YOUR OBJECTIVE → Copy word for word the portion of the article on Michael Vick's return as the Eagles' starting quarterback, from "PHILADELPHIA — Eagles" up to and including "on the sideline.".

TEXT UNDER STUDY →
PHILADELPHIA — Eagles quarterback Michael Vick wasn’t too thrilled with wearing a warmup suit instead of a uniform last Sunday.
Even after getting medically cleared to return to action after suffering a concussion on Nov. 11, Vick was deactivated as the third-string quarterback and thus was forced to watch the Eagles’ 27-20 loss to Washington on the sideline.
As if being demoted wasn’t demoralizing enough, coach Andy Reid revealed Wednesday that Vick endured some “razzing” from his teammates last week.
Vick will get a chance to wear his shoulder pads and helmet Sunday. Reid confirmed that Vick will be the starting quarterback in the regular-season finale against the New York Giants. Rookie Nick Foles, who had started the last six games, was placed on injured reserve after suffering a broken right hand against the Redskins.
“(Being deactivated) was difficult,” Vick said Wednesday. “You want to get out there. You want to play. You want to get that feeling back of what it’s like to be behind the center, to be in control. As a quarterback, I love being in control and I really missed it. I’m going to have an opportunity to go out this week and play and I’m excited about it.”
Before he was injured, Vick was struggling.
The 32-year-old completed 185-of-316 passes (58.5 percent) for 2,165 yards with 11 touchdown passes against nine interceptions and five lost fumbles while compiling a 79.2 efficiency rating. The Eagles were 3-6 in his nine games as a starter.

DATA SECTION →
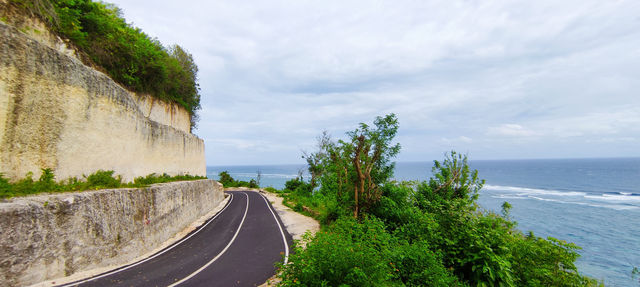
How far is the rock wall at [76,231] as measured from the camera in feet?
19.3

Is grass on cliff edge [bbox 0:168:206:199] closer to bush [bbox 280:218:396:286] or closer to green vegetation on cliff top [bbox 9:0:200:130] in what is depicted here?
green vegetation on cliff top [bbox 9:0:200:130]

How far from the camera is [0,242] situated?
559cm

OUTPUT OF THE EXERCISE →
PHILADELPHIA — Eagles quarterback Michael Vick wasn’t too thrilled with wearing a warmup suit instead of a uniform last Sunday.
Even after getting medically cleared to return to action after suffering a concussion on Nov. 11, Vick was deactivated as the third-string quarterback and thus was forced to watch the Eagles’ 27-20 loss to Washington on the sideline.